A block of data

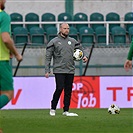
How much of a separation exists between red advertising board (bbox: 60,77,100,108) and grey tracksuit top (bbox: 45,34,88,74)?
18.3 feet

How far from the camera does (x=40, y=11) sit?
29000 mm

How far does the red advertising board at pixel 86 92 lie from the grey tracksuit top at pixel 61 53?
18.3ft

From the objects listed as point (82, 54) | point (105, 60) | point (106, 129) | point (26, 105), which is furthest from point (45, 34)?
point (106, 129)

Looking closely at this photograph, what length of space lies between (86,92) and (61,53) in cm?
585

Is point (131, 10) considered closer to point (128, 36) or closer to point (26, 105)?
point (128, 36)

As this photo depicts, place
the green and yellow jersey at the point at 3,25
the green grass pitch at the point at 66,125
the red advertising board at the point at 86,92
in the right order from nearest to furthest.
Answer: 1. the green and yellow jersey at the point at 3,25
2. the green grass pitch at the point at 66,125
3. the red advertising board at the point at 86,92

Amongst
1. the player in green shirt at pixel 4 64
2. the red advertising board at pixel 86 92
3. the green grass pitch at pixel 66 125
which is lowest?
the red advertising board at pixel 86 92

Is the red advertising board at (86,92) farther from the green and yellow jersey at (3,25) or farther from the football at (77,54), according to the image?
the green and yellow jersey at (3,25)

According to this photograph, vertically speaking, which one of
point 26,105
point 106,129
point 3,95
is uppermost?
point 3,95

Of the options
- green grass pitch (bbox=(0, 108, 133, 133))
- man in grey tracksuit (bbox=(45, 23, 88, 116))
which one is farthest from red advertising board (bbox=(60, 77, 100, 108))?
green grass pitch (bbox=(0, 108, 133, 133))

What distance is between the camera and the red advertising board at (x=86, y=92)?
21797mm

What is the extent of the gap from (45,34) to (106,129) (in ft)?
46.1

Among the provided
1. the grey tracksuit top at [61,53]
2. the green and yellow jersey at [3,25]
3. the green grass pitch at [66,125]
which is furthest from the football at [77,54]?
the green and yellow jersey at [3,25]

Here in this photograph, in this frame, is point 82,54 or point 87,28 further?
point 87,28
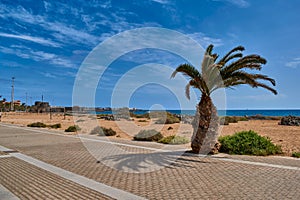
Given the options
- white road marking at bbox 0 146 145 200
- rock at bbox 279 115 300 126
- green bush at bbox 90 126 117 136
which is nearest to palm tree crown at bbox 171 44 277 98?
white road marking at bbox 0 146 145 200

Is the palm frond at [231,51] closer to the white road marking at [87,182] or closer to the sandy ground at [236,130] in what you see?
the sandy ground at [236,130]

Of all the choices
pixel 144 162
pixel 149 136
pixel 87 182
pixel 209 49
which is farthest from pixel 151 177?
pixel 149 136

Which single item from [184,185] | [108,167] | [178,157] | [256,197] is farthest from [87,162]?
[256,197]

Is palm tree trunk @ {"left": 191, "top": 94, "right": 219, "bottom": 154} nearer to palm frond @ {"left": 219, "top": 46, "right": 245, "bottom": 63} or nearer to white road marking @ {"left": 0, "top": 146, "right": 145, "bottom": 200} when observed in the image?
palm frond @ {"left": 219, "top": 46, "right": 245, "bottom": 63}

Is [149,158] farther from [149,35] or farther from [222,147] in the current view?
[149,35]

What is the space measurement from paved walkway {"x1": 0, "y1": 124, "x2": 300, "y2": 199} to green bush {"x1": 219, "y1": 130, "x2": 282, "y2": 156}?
...
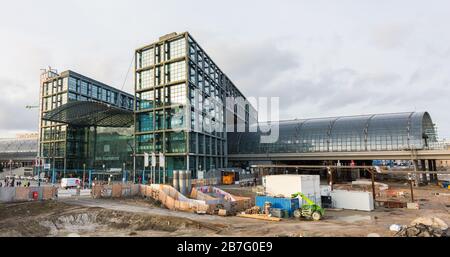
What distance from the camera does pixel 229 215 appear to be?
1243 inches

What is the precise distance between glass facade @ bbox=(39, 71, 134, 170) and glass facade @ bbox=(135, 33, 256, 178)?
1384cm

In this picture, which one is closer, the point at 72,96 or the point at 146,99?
---
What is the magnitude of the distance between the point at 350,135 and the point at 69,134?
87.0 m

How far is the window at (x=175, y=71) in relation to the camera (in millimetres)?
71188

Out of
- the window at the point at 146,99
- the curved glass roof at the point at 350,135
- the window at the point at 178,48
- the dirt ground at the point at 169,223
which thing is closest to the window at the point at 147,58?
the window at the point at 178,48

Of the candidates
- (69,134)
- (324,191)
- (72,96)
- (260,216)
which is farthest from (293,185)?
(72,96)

> DIRECTIVE
Copy out the records from the line that has "How much of" through the line that has "3. the red advertising", replacing every "grey tracksuit top" with "grey training top" and keeping all else unchanged. Give only those lines.

> ANSWER TO THIS PROBLEM
How much of a separation exists between red advertising board (bbox: 60,77,100,108) and grey training top (bbox: 45,34,88,74)?
18.3 feet

How far from the camera does (x=40, y=11) sit?
29000 mm

How far does the red advertising board at pixel 86 92 lie from the grey training top at pixel 61 53?
18.3ft

From the objects listed as point (82, 54) | point (105, 60) | point (106, 129) | point (26, 105), which is furthest from point (45, 34)?
point (106, 129)

Looking closely at this photograph, what length of space lies between (86,92) and (61,53) in cm?
585

Is point (131, 10) considered closer to point (128, 36) or closer to point (26, 105)?
point (128, 36)

As this photo depicts, place
the green and yellow jersey at the point at 3,25
the green grass pitch at the point at 66,125
the red advertising board at the point at 86,92
in the right order from nearest to furthest.
Answer: 1. the green and yellow jersey at the point at 3,25
2. the green grass pitch at the point at 66,125
3. the red advertising board at the point at 86,92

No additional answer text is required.